## Page text
Can You Live Longer by Eating Less?

One area of scientific study that has been steadily pursued over a number of decades is the quality and length of the human lifespan. I mean, who wouldn’t want to live longer?

Recent research indicates the answer to slowing down the aging process might be to start following a calorie-restricted diet. Experts speculate that doing so can not only help people live longer but also be happier in the process.

How Does It Work?

The theory behind the idea that calorie restriction can help you live longer is that it can help prevent age-related conditions that harm the body by reducing free radicals and slowing down the metabolic rate. One study published in Cell Metabolism journal said that cutting calorie intake by 15% over the course of 2 years can help slow down aging and protect against diseases such as cancer, diabetes, and Alzheimer’s.

According to an associate professor of clinical sciences at Pennington Biomedical Research Center in Louisiana, Leanne Redman, Ph.D., who is also the co-author of this study, slowed metabolism has been found to increase the lifespan of hundreds of species of animals.

“Energy is handled more efficiently,” added Rozalyn Anderson, Ph.D., an associate professor at the University of Wisconsin School of Medicine and Public Health. “Pathways of resilience are triggered.”

The idea that what we eat must be used up or discarded isn’t new, and calorie restriction will help you do that. Fat, for instance, will be used up instead of being stored.

## Given information

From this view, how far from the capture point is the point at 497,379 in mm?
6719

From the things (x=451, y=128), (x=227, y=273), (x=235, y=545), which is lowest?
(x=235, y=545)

## Tasks to perform
#1 In the article on calorie restriction, swap "calorie intake" for "caloric intake" and reproduce the passage from "How Does It" up to and including "species of animals.".
#2 Answer these questions about the article on calorie restriction:
(a) By what percentage did the study in Cell Metabolism journal say calorie intake was cut, and over how long?
(b) In which state is Pennington Biomedical Research Center?
(c) At which school is Rozalyn Anderson an associate professor?
#3 Continue the article on living longer by eating less, starting after its final sentence.

## Answers by task
#1
How Does It Work?

The theory behind the idea that calorie restriction can help you live longer is that it can help prevent age-related conditions that harm the body by reducing free radicals and slowing down the metabolic rate. One study published in Cell Metabolism journal said that cutting caloric intake by 15% over the course of 2 years can help slow down aging and protect against diseases such as cancer, diabetes, and Alzheimer’s.

According to an associate professor of clinical sciences at Pennington Biomedical Research Center in Louisiana, Leanne Redman, Ph.D., who is also the co-author of this study, slowed metabolism has been found to increase the lifespan of hundreds of species of animals.

#2
(a) 15%, over the course of 2 years
(b) Louisiana
(c) The University of Wisconsin School of Medicine and Public Health

#3
The idea of calorie-restricted diets isn’t new either, but studies have only been conducted on animals so far. This recent study was the first to shift its focus toward humans. 53 healthy, non-obese participants of ages between 21 and 50 were followed for a period of time. Researchers found that calorie-restricted diets can be beneficial even to those who were considered “healthy and lean”. They also found that many of the biomarkers for aging were reduced along with an overall improvement in health.

“One thing is certain,” said Anderson. “If you eat less and weigh less, you live longer.”


A more extreme version of this study was also conducted recently where a so-called “fasting-mimicking” diet was followed by the participants for five days per month for three months. The study, which consisted of plant-based foods such as vegetable soups and energy bars, had its results published in Science Translation Medicine and showed that this can also help reduce the effects of aging on the body.

Barry Sears, Ph.D., author of the Zone Diet book series and president of the Inflammation Research Foundation, explains that calorie-restricted diets work because it’s like cleaning the garbage out of your cells. “The more calories you eat, the more free radicals you generate,” he said. “They cause damage.”

Still, experts agree that there needs to be more research into the effects of calorie restriction in humans, although a lot of them can be understood from the studies conducted so far on animals.

One of them is an earlier study published in Nature Communications regarding monkeys who were found to be healthier when put on a calorie-restricted diet. Another study conducted at Washington University School of Medicine in St. Louis showed that some animals even lived up to 50% longer after a significant reduction in calorie intake. Therefore, researchers concluded that when such diets were followed by animals by midlife or earlier were able to live longer.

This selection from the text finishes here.